13 October 2009
De vuelta por acá, cumpliendo la palabra empeñada, acuso tardíamente haber recibido en tiempo y forma los títulos que comentaré en las siguientes entregas.
Me he percatado que de los 6 blogueros que éramos, quedamos sólo 4. Se extraña a los compañeros, pero ya sabremos de ellos mediante otras vías seguramente.
Por otra parte, he estado imbuido en la lectura de los títulos actuales y los que traigo en el costal desde hace semanas atrás. Mientras la temporada de lluvias no se animaba a comenzar acosándonos con una sequía preocupante, en mi milpita han llovido libros que da gusto.
Los ánimos en ocasiones me traicionan, ya ustedes saben por qué. Y aunque el tiempo es buen pero cruel amigo, esta herida en el alma no sanará tan fácilmente como podría creer cualquiera, o como yo mismo pude haber pensado alguna vez. Por más que se prepara uno para ciertos acontecimientos inevitables de la vida, nunca está uno suficientemente listo para soportar el golpe certero del destino.
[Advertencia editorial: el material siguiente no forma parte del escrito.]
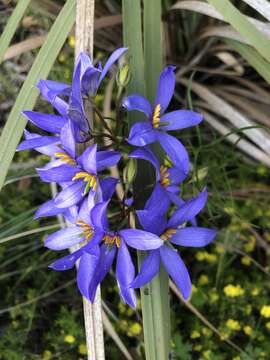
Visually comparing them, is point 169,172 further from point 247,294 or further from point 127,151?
point 247,294

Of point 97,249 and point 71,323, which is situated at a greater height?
point 97,249

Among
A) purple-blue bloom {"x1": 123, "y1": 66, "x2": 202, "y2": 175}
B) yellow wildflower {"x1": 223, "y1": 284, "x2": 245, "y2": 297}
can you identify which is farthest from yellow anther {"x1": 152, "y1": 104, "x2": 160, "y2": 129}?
yellow wildflower {"x1": 223, "y1": 284, "x2": 245, "y2": 297}

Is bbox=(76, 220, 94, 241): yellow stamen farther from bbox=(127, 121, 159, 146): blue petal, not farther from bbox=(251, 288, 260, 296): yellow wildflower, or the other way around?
bbox=(251, 288, 260, 296): yellow wildflower

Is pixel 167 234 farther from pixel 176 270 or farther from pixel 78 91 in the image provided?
pixel 78 91

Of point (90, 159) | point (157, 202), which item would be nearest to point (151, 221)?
point (157, 202)

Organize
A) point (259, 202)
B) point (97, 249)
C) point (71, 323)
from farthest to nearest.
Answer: point (259, 202) < point (71, 323) < point (97, 249)

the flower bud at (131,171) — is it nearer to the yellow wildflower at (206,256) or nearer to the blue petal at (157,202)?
the blue petal at (157,202)

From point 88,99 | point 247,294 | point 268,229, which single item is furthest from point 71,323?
point 88,99
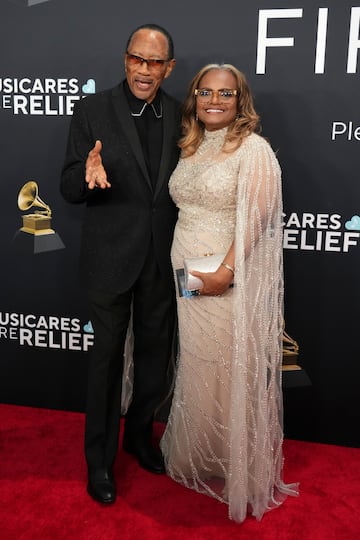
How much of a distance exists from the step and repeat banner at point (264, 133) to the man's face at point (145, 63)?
1.70 feet

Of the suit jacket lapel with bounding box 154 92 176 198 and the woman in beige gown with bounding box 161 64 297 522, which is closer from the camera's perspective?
the woman in beige gown with bounding box 161 64 297 522

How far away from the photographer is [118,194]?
2400mm

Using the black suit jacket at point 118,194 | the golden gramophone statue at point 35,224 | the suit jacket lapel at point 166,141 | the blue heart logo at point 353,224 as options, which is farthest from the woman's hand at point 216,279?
the golden gramophone statue at point 35,224

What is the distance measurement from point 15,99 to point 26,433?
172 cm

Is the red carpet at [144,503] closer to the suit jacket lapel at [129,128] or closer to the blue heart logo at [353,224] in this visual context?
the blue heart logo at [353,224]

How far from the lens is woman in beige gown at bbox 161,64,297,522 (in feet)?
7.61

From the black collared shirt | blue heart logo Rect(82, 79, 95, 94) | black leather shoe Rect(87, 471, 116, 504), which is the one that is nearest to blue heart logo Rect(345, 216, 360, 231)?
the black collared shirt

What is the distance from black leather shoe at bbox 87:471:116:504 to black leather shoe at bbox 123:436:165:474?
0.24 meters

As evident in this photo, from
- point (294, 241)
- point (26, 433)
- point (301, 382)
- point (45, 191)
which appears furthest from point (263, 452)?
point (45, 191)

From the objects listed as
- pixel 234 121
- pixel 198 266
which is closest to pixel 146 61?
pixel 234 121

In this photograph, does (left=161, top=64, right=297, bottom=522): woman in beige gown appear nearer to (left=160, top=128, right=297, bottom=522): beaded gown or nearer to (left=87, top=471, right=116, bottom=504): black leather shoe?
(left=160, top=128, right=297, bottom=522): beaded gown

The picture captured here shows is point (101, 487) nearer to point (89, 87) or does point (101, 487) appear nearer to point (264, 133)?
point (264, 133)

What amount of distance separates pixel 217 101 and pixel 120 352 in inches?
43.6

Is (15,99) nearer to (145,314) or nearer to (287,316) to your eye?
(145,314)
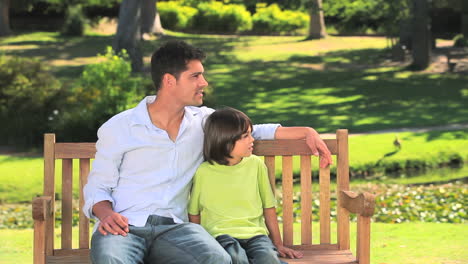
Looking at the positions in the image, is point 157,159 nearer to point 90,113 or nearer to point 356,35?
point 90,113

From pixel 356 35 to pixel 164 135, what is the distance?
32.6 metres

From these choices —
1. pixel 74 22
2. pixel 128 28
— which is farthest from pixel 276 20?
pixel 128 28

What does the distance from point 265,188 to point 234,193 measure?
19cm

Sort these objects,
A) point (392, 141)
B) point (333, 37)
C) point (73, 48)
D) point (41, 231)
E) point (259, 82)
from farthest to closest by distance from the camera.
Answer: point (333, 37) → point (73, 48) → point (259, 82) → point (392, 141) → point (41, 231)

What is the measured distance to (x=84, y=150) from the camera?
4.96 m

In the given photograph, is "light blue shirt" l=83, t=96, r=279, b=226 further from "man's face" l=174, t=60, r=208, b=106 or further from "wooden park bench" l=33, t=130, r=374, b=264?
"wooden park bench" l=33, t=130, r=374, b=264

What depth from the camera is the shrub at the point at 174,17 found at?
36000 millimetres

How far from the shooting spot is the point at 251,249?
461cm

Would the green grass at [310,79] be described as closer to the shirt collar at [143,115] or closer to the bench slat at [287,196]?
the bench slat at [287,196]

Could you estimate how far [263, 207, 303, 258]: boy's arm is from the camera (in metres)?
4.86

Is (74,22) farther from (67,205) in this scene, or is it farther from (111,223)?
(111,223)

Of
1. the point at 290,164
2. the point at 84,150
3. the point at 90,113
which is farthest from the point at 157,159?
the point at 90,113

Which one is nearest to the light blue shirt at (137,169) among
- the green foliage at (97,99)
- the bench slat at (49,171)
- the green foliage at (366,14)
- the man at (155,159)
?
the man at (155,159)

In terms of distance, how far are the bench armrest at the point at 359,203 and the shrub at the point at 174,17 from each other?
1242 inches
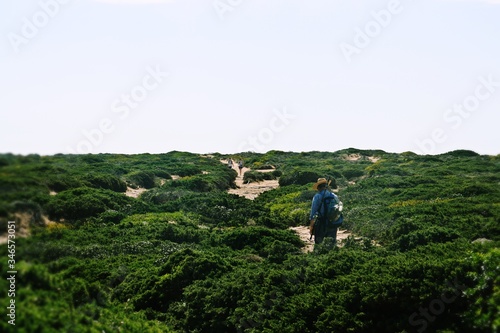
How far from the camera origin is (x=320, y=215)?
11383 millimetres

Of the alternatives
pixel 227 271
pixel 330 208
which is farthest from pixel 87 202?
pixel 330 208

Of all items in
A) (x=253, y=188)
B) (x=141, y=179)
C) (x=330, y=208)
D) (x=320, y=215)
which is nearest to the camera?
(x=330, y=208)

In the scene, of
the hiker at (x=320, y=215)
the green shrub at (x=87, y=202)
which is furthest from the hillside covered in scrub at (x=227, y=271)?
the hiker at (x=320, y=215)

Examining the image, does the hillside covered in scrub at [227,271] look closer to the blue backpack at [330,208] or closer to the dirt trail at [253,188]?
the blue backpack at [330,208]

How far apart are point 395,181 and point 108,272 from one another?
1920 cm

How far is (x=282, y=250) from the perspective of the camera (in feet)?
40.4

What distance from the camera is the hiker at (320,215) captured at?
11.2 m

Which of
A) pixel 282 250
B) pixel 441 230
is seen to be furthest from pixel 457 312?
pixel 282 250

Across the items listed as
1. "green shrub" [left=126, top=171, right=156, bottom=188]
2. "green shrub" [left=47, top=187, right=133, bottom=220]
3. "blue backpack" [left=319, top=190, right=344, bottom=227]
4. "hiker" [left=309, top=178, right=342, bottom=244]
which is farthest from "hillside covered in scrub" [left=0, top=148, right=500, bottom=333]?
"green shrub" [left=126, top=171, right=156, bottom=188]

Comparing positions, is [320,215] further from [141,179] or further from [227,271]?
[141,179]

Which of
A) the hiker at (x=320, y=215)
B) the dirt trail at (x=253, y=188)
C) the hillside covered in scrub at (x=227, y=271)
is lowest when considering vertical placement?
the hillside covered in scrub at (x=227, y=271)

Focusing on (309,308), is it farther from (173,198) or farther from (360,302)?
(173,198)

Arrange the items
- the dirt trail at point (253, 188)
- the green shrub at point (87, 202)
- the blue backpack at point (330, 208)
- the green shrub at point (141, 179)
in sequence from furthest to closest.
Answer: the dirt trail at point (253, 188), the green shrub at point (141, 179), the green shrub at point (87, 202), the blue backpack at point (330, 208)

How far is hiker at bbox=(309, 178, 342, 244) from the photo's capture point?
11.2m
Pero como se trata este espacio de exponer, de narrar lo que me van dejando las lecturas que voy haciendo, por ahora aquí lo dejo, pues tengo varias líneas en el tintero y he de dosificarlas para no cansar a más de uno con mis consabidos rollos mareadores.
Qué quieren, en vez de torta bajo el brazo, al nacer traje verbo amarrado a la lengua. Ojalá de ese itacate logre saciar mi hambre algún día, de eso pido mi limosna. Lo hice tiempo atrás, de otro modo, por otros motivos, con otras finalidades, no veo por qué de ahora en adelante no podría aspirar a hacerlo de nuevo pero desde mis ansias, para mis anhelos. "Ya se verá, ya se verá", decía mi abuelo. "Con paciencia y un trapito...".